View Full Version : 2003/2004 Terminator Book

12-01-2006, 12:55 AM
Iron Fist/Lead Foot
By Frank Moriarity

“Like every other Mustang fan, as soon as I heard about this supercharged car I couldn't wait for it to be built. As both a business person and a Mustang fan my reaction was the same - this is great!”

- William Clay Ford, Jr.
Chairman of the Board and Chief Executive Officer of Ford Motor Company

A factory supercharged Ford Mustang had long been on the wish list of muscle car fans, but it took the passion of a single man to make it happen: O. John Coletti.

Coletti? That was one name in the Ford Motor Company phone book guaranteed to stir up differing opinions among the huge auto manufacturer’s upper management. Maverick or visionary? Loose cannon or true believer? Tyrant or leader?

One thing was certain about the mercurial Coletti: he had an unswerving faith in the value of high performance.
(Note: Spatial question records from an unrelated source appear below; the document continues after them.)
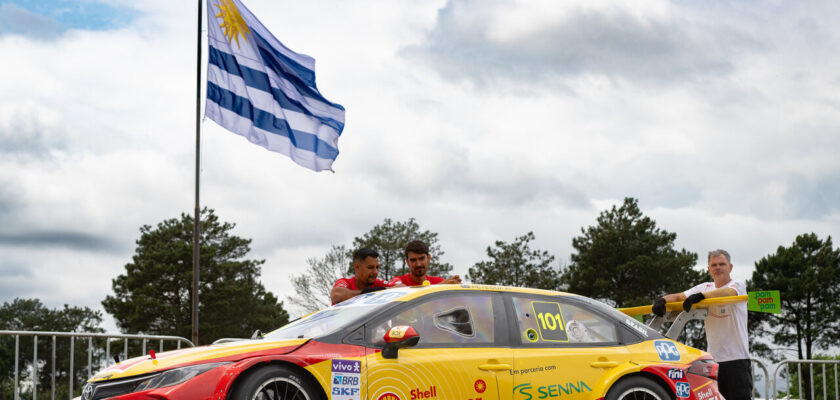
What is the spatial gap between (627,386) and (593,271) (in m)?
50.0

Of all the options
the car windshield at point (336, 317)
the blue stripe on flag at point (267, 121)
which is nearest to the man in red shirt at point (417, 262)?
the car windshield at point (336, 317)

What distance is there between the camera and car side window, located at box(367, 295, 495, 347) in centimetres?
633

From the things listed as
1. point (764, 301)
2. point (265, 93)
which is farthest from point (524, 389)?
point (265, 93)

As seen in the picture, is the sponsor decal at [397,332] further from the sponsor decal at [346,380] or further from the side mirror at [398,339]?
the sponsor decal at [346,380]

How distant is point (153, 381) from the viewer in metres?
5.65

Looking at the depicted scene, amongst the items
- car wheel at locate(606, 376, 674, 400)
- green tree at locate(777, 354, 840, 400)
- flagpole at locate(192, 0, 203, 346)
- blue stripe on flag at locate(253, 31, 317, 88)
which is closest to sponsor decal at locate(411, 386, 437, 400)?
car wheel at locate(606, 376, 674, 400)

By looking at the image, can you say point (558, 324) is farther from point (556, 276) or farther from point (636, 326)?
point (556, 276)

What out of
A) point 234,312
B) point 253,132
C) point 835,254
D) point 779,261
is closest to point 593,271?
point 779,261

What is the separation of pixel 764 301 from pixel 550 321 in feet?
10.6

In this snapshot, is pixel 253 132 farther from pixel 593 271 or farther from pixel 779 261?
pixel 779 261

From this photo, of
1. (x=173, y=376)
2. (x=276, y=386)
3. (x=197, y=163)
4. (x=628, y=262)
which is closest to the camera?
(x=173, y=376)

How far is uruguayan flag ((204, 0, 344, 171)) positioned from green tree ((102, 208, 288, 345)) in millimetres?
42426

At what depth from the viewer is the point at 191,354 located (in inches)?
231

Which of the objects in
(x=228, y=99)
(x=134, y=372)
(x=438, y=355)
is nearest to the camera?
(x=134, y=372)
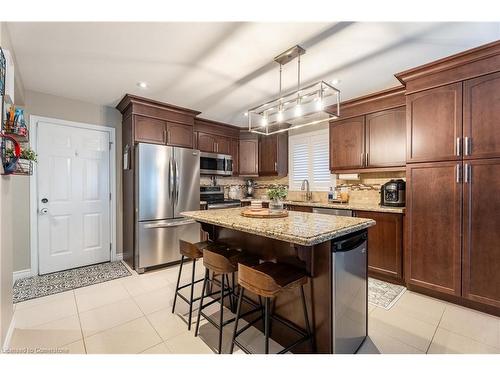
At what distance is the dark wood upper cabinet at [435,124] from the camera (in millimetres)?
2285

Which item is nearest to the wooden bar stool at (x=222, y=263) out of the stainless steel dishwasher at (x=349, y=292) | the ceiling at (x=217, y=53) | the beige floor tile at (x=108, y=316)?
the stainless steel dishwasher at (x=349, y=292)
And after almost single-handedly rescuing the Ford Mustang from discontinuation via a covert, renegade program, Coletti had ridden his notoriety into his own throne within Ford – as head of the elite Special Vehicle Team.

But in late 2000, Coletti stretched the boundaries of his own legend when he cancelled the division’s anticipated 2002 Mustang Cobra, disrupting marketing plans and enraging SVT’s network of exclusive dealers.

The tale begins with the September, 2000 SVT “Western Drive,” an opportunity for team members to evaluate prototypes nearing production on the deserted highways of the wide open spaces. On this tour of the West, interest was high in the 2002 Cobra prototype. After all, Cobra engineering had been brought fully in house under the auspices of SVT for the first time since 1995. Coletti was anxious to sample the results of his team’s labors.

When Coletti dumped the throttle, what did he find? The naturally-aspirated 2002 prototype could barely beat the 2001 model, and even the little SVT Ford Focus prototype dogged the flagship model. This crisis led to what Cobra program supervisor Tom Bochenek refers to as “the gas station performance review.” Simply put, Coletti was appalled.

“We stopped at a gas stop,” remembers Cobra team manager Primo Goffi. “Everybody’s waiting for everybody else to go through, and on the side of the gas station people are just hanging out, getting a drink of water or what have you. John’s just got that mist in his face like he’s ready to erupt – everybody’s talking and he’s ready to come unglued. He said, ‘You know, guys, I’m going to go into this store and see if they sell any Alpo. And I’m going to buy a six-pack and throw it in the back seat of this thing because it’s a dog. And I’m not going to associate myself with this thing because it is a dog.’”

By Coletti’s decree, everything changed, and the end result was the 2003 SVT Mustang Cobra, code name: Terminator. The account of how SVT raised the Mustang Cobra’s horsepower and handling to new levels while working within Ford’s traditional auto industry production and assembly facilities is a tale for the ages among fans of muscle cars from any era. And the story of Coletti’s determination to bring to the market this supercharged, 400-horsepower beast - one that can still glide nimbly through high-speed turns - symbolizes the fast-disappearing era of the muscle car men, auto executives who worshiped horsepower and revered the glory days of the 1960s.

The story of the creation of the 2003 Cobra is one of closely-guarded secrets and daunting challenges as a small, elite team struggled to create a car that will long stand as an icon of American muscle. With interviews ranging from company chairman Bill Ford to the assembly line workers of the historic-yet-antiquated Dearborn Assembly Plant, IRON FIST, LEAD FOOT takes readers behind the scenes of this breakneck program and brings them face-to-face with the towering presence of an auto industry legend, John Coletti.

You can buy the book at www.ironfistleadfoot.com

12-01-2006, 09:33 AM
that looks like it should be a good book.